- [Problem A]: In the forum thread about concerts, what song did Dennis sing to Angela the first time she saw Styx?
- [Problem B]: Retype the part of the forum thread about concerts from "Growing up a" to "my favorite bands.".
- [Problem C]: Write what comes next in the forum thread about concerts, picking up after its last line.
═══ Document text
You guys are leaving out The Rolling Stones.  Gotta give them points for longevity when they should all be dead.


----------



## Guest (Nov 30, 2008)

Gertie: I like the Stones. Saw the _Steel Wheels_ tour. But they definitely aren't amongst my faves.


----------



## Gertie Kindle (Nov 6, 2008)

Bacardi Jim said:


> Gertie: I like the Stones. Saw the _Steel Wheels_ tour. But they definitely aren't amongst my faves.


Yes, I saw the Steel Wheels tour, too when they were in Orlando.


----------



## Angela (Nov 2, 2008)

Growing up a very sheltered girl in the piney woods of NE Texas, there were no concerts in my early years... I did, however attend the Louisiana Hayride with my parents as a child and saw Marty Robbins, Lefty Frizell (sp?), Little Jimmy Dickens and a bunch of country/western/blue grass artists.  By the time I was old enough to go on my own, I had small children and couldn't afford tickets.

I have seen in concert: Kiss, ELO, Foghat, Styx, Headeast, REO Speedwagon, Barry Manilow (with DD, she loves Barry), NKOTB (again with DD when she was in high school), Mel Tillis and Dr. Hook & the Medicine Show! I had to rely on my albums and 8-tracks to enjoy my favorite bands.


----------



## Guest (Nov 30, 2008)

Angela, I absolutely love Styx. I have seen them 5 times (twice with Dennis DeYoung). Last summer Jim and I even saw Shaw/Blades in a very small venue (no it did not make them look larger......lol).


----------



## Guest (Nov 30, 2008)

And I've seen them only 3 times.


----------



## Angela (Nov 2, 2008)

LuckyRainbow said:


> Angela, I absolutely love Styx. I have seen them 5 times (twice with Dennis DeYoung). Last summer Jim and I even saw Shaw/Blades in a very small venue (no it did not make them look larger......lol).


The first time I saw Styx, I was practically on the stage... Dennis sang "Lady" to me. I thought I had died and gone to heaven!! I still have the guitar pick he gave me!


----------



## Guest (Nov 30, 2008)

Remember, folks. Angela was *not* a "groupie," but a "Band Aid."


----------



## Gertie Kindle (Nov 6, 2008)

Once you accept a guitar pick, you're marked for life.


----------



## Guest (Nov 30, 2008)

gertiekindle said:


> Once you accept a guitar pick, you're marked for life.
══════
═══ Recorded data
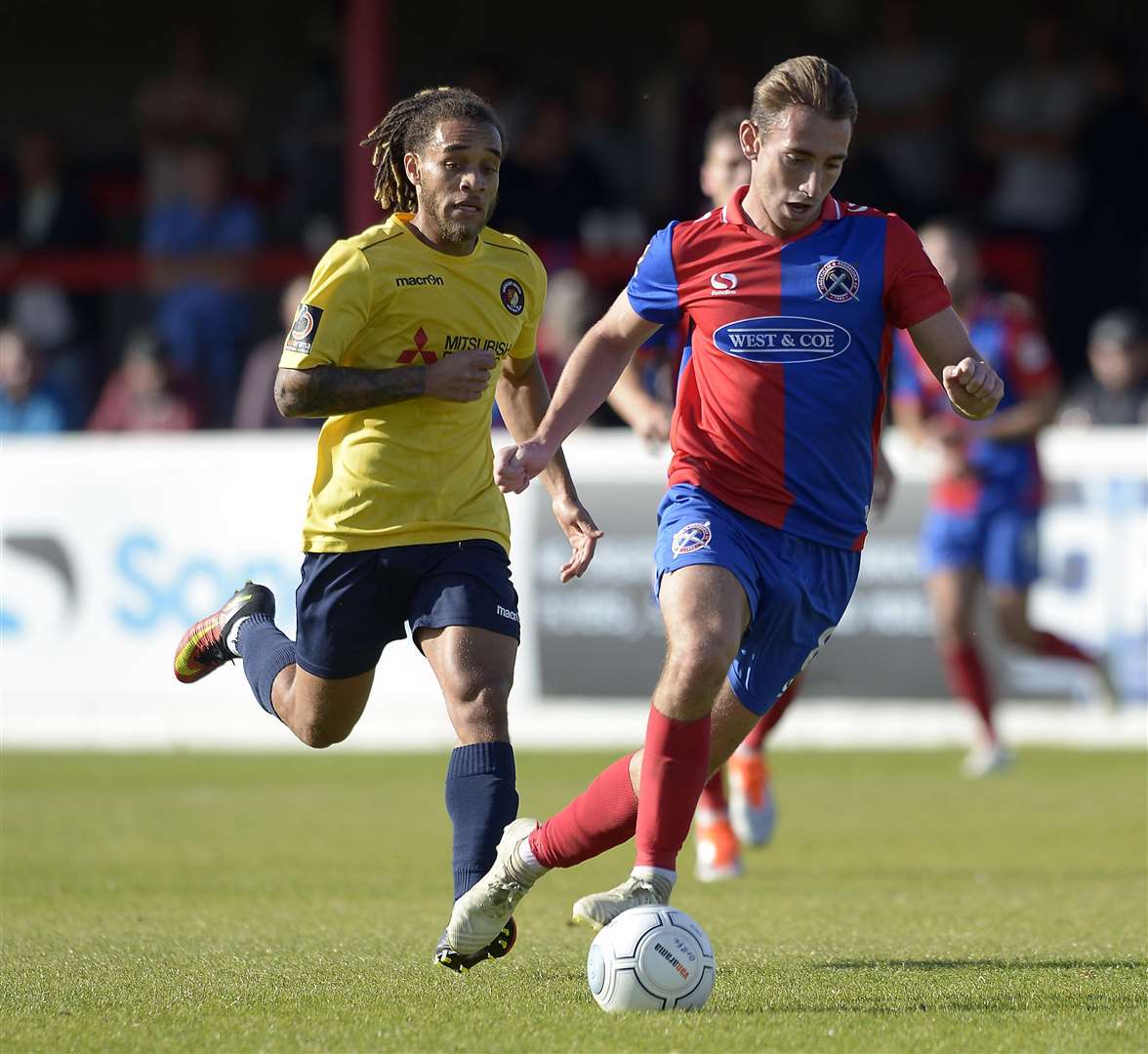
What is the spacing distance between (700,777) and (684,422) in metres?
1.02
══════
- [Task output A]: "Lady"

- [Task output B]:
Growing up a very sheltered girl in the piney woods of NE Texas, there were no concerts in my early years... I did, however attend the Louisiana Hayride with my parents as a child and saw Marty Robbins, Lefty Frizell (sp?), Little Jimmy Dickens and a bunch of country/western/blue grass artists.  By the time I was old enough to go on my own, I had small children and couldn't afford tickets.

I have seen in concert: Kiss, ELO, Foghat, Styx, Headeast, REO Speedwagon, Barry Manilow (with DD, she loves Barry), NKOTB (again with DD when she was in high school), Mel Tillis and Dr. Hook & the Medicine Show! I had to rely on my albums and 8-tracks to enjoy my favorite bands.

- [Task output C]:
Only if it's really, _really_ sharp.


----------



## tessa (Nov 1, 2008)

anybody go to  Woodstock?


----------



## Gertie Kindle (Nov 6, 2008)

Bacardi Jim said:


> Only if it's really, _really_ sharp.


Gotta give you a _groan _for that one.


----------



## Guest (Nov 30, 2008)

tessa said:


> anybody go to Woodstock?


Afraid I'm not _that_ old. Only 8 at the time.


----------



## Angela (Nov 2, 2008)

gertiekindle said:


> Once you accept a guitar pick, you're marked for life.


I also have a drumstick from Bev Bevan, drummer of ELO... the next year I caught his tamborine, but this big oaf fought me for it and I decided he wanted more than I did so I let go and let him fall on his butt!


----------



## Angela (Nov 2, 2008)

tessa said:



> anybody go to Woodstock?


I wasn't old enough! BUT, that was and still is my favorite era for music!


----------



## Guest (Nov 30, 2008)

Angela said:


> I also have a drumstick from Bev Bevan, drummer of ELO... the next year I caught his tamborine, but this big oaf fought me for it and I decided he wanted more than I did so I let go and let him fall on his butt!


I'm suddenly remembering a Letterman "Brush With Greatness" where a woman told the story of Jeff Lynne stepping on her foot in an elevator.


----------



## Guest (Nov 30, 2008)

Gene Simmons once managed to get me fired.

And I spent a weekend partying with REO.


----------



## Angela (Nov 2, 2008)

Bacardi Jim said:


> Gene Simmons once managed to get me fired.
> 
> And I spent a weekend partying with REO.


I could go on too, having worked special events for a radio station in Houston, but they are just people... some are nice, some are jerks but it was fun while it lasted!


----------



## Guest (Nov 30, 2008)

I only met some as a fan. Kevin Cronin was nice. John Kay was _really_ nice. Gene Simmons was an *******. Jason Bonham was nice-but-drunk. (You'd think he'd have learned something after the way his dad died.) Steve Perry was nice but weird, while Neal Schon was polite but businesslike. Dio was a jerk, though he had nothing on Simmons.

YMMV.


----------



## Guest (Nov 30, 2008)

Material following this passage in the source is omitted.